実のところ大輔にとって美咲は、年の離れた姉を思わせる存在だった。10歳以上年の離れた彼の姉は、美咲と同じ宇宙に携わる仕事をしていた。だが彼が中学三年の頃、美咲と同じ宇宙病に感染してしまう。それから数年、大輔にとっての姉は病室で眠り続ける眠り姫だった。だが姉は美咲とは違い、そのまま帰らぬ人となってしまう。彼が医者を目指したのも、それが一因なのかもしれなかった。
「冗談ですよ。先生、お姉さんの姿と重なって見えていたんでしょ?」
「そうかもしれないな」
大輔はフッと息を漏らすと、少し寂しそうな笑顔を見せた。
「もう!めでたい日なんだから、もっと明るく!」
恵美がとびきりの笑顔でそう言った。
うん、やっぱりこの子はいい子だ。
大輔の顔にも、本当の笑顔が浮かんでいた。
「おや、三田センセやないですか」
そんな二人に、一人の男が声をかけてきた。

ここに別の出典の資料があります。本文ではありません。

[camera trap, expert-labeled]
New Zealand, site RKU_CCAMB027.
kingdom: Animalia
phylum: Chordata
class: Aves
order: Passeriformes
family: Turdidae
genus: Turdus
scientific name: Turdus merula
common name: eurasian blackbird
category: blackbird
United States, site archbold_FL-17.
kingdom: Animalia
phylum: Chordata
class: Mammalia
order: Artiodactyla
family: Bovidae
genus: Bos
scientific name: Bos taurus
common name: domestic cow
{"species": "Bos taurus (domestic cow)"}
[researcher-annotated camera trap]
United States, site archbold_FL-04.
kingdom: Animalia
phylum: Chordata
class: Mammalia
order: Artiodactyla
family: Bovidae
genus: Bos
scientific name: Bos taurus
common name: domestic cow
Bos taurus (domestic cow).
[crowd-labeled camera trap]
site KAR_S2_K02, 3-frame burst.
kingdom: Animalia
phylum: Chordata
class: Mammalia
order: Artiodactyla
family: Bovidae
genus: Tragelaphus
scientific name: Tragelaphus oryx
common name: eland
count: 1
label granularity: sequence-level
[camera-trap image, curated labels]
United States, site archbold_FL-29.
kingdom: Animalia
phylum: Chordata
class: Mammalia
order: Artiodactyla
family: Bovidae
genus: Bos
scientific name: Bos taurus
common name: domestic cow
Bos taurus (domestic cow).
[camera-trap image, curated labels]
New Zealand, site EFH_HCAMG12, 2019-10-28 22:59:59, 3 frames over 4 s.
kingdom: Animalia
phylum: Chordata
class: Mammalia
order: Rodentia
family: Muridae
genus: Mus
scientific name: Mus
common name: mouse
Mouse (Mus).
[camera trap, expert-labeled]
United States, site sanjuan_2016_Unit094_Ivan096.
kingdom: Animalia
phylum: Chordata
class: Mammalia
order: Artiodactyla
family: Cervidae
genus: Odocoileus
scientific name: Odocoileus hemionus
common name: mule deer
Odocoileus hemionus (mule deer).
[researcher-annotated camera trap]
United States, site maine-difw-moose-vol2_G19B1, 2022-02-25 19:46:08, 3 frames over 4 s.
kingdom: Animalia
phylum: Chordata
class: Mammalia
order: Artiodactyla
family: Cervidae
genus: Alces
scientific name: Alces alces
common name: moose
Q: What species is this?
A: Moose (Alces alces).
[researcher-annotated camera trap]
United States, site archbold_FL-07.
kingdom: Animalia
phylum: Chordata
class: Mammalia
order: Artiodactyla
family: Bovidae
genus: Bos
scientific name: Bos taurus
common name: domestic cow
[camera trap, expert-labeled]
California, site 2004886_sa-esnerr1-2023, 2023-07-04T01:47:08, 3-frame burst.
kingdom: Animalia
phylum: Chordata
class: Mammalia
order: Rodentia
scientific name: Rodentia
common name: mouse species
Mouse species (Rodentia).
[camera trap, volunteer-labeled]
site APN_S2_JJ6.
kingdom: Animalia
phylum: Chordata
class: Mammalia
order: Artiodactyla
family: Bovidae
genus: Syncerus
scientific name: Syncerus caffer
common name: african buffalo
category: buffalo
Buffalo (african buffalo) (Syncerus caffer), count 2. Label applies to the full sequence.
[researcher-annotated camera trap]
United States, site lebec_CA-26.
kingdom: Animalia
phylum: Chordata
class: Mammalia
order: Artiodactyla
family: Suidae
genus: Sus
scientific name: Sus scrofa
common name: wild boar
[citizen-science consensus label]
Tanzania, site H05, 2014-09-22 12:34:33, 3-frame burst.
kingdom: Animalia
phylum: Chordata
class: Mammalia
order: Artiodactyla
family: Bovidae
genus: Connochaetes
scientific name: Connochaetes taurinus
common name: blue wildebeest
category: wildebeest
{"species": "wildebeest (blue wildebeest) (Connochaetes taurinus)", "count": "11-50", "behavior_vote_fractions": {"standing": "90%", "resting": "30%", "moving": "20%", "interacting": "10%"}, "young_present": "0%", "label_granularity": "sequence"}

タクシーを降りてきた南郷だ。
「南郷さん?!」
「あ、もしかして山下さんをお迎えに?」
「正解や。退院してすぐに一人で来いっちゅーのも、ちょっと酷やからな」
恵美の問いに、南郷はかっかっかと笑いながら答えた。
「そう言えば、山下さんのご自宅は東京では無いのですか?」
「二年も入院しとったやろ? 両親が荷物を引き取って、マンションは解約されてもうてる」
南郷が肩をすくめた。
「ほんで、うちの教習所の寮に入ってもらうことにしたんや」
なるほど。勤務地の近くに住むことは、病み上がりの彼女にとって生活が楽になるだろう。医師としても、個人的にも大輔は心の中で胸をなでおろした。
「で、お二人さんは?」
「山下さんの退院祝いのお見送りです!」
恵美がはじけるような笑顔を南郷に向けた。
南郷の目が、大輔が持っている花束に向けられる。
「ほう」
ニヤリと笑う南郷。
「南郷さん?」
「いや〜、長谷川センセからは聞いとったけど、やっぱり三田センセは惚れっぽいんやなぁ」
長谷川先生?!
あの人、俺のことをどんな風に広めてるんだ?!
「いえ、これはそういうことじゃなくて!」
「ええってええって。若いってことはホンマにええもんや」
南郷は大輔の肩にぽんと手を置くと、ニヤニヤを三倍増しにした。
「違うんですって!」
「何が違うんだ? 青年」
その時、大輔の後ろから長谷川潤子医師の声が聞こえた。
大輔と恵美が振り向くと、美咲と、彼女を見送りに出てきた牧村と長谷川の姿があった。
「三田先生、恵美ちゃん!わざわざ見送りに来てくれたの?」
困惑顔の大輔に、美咲の明るい声が届く。
「は、はい。あの、これを」
花束を差し出す大輔。
「わあ、きれい!ありがとう!」
美咲の笑顔がはじけた。
恵美の言う通り、見送りに出て正解だ。
「で、何が違うんだ? 青年」
長谷川が再び質問を投げてきた。
「いえ、それは……」
口ごもる大輔に目もくれず、南郷が言い放つ。
「三田先生が山下さんに惚れてるってことですわ」
「南郷さん?!」
大輔の声は、すでに悲鳴になっていた。